A few days ago, I saw a mock high school commencement speech that made me want to grind my teeth. The speaker, a well-known comedian, spent ten minutes or so belittling his audience, telling them, in essence, that most of them are pathetic losers who will never accomplish anything, never amount to anything. He talked about them going to community college, dying in DUI accidents, and spending their lives grinding away at thankless jobs that, in the end, would accomplish nothing.
I acknowledge that it wasn’t a real commencement speech, that his purpose was to make us laugh, that, frankly, his points would have been spot-on if it had been a real graduation address. I took issue with the sketch for a couple of reasons: first, that a nationally-known comedian would suggest young people can’t make anything of themselves the way he has; and second, his implication that our dreams are just a waste of time.

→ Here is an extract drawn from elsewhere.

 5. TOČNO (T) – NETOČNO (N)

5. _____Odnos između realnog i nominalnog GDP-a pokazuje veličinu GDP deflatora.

There’s a word for this kind of thinking: cynicism. It’s a trap too many of us fall into, this idea that no matter what we do, no matter how big we dream, we’re doomed to live our lives in obscurity, never accomplishing anything that matters. Never mattering ourselves.

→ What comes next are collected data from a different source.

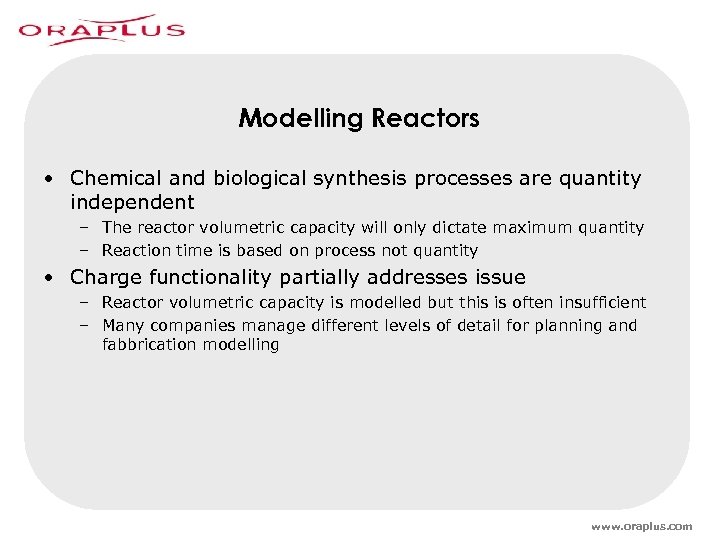 ORAPLUS

Modelling Reactors

• Chemical and biological synthesis processes are quantity independent
– The reactor volumetric capacity will only dictate maximum quantity
– Reaction time is based on process not quantity

• Charge functionality partially addresses issue
– Reactor volumetric capacity is modelled but this is often insufficient
– Many companies manage different levels of detail for planning and fabbrication modelling

www.oraplus.com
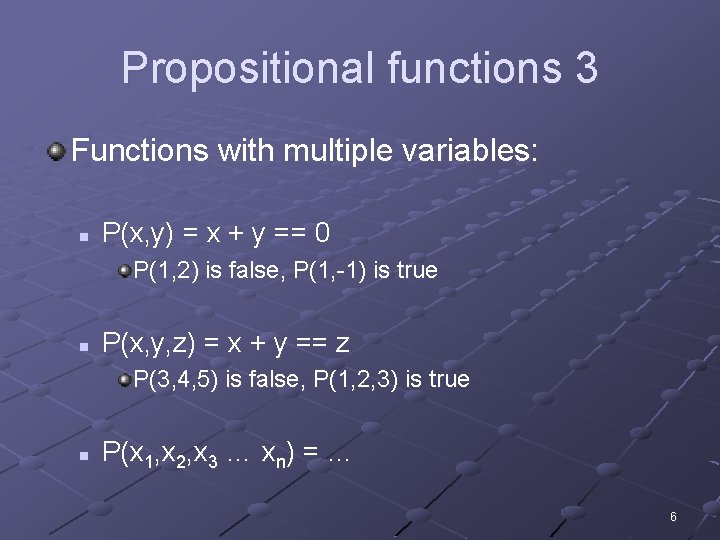 Propositional functions 3

Functions with multiple variables:

P(x,y) = x + y == 0

P(1,2) is false, P(1,-1) is true

P(x,y,z) = x + y == z

P(3,4,5) is false, P(1,2,3) is true

$P(x_1,x_2,x_3 \ldots x_n) = \ldots$

6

I disagree, and I reject the cynicism that too many of us believe.
It’s a product of fear. When we contemplate doing something other than pursuing the same daily grind we’ve followed day in and day out for years, it scares us. How could I do anything different? we ask. I’m already busy, already exhausted, already just barely getting by. How could I possibly do more?
It’s a valid argument. And as long as we let it trap us, as long as we let cynicism win, it will hold us.
But escaping the trap starts with throwing off the cynicism. We have to believe taking that first step is worth the effort.
Until we believe that, it doesn’t make sense to take any steps at all. So we won’t.
It’s as simple as believing we can make a difference one step at a time.
Here’s the thing: we already believe it.
How many of us have said to ourselves: if only [I could meet this condition], I could do [something worth dreaming about]? Just saying it tells you the goal is worth it.
Your condition might be valid, and you might never get past it. But doing nothing because you can’t do it all is letting the cynicism win.
Ask yourself these questions:
What can I do toward my dream if I never meet the condition?
What can I do to chip away at the condition, to make the barrier a little smaller?
What can I do today that will get me closer to my dream?
Chances are, your answer to at least one of these questions scares you. That’s the one you should do first. Share the answer with us here, then go do it.
That’s how you throw off cynicism. By doing something.
Isn’t it worth at least making an effort?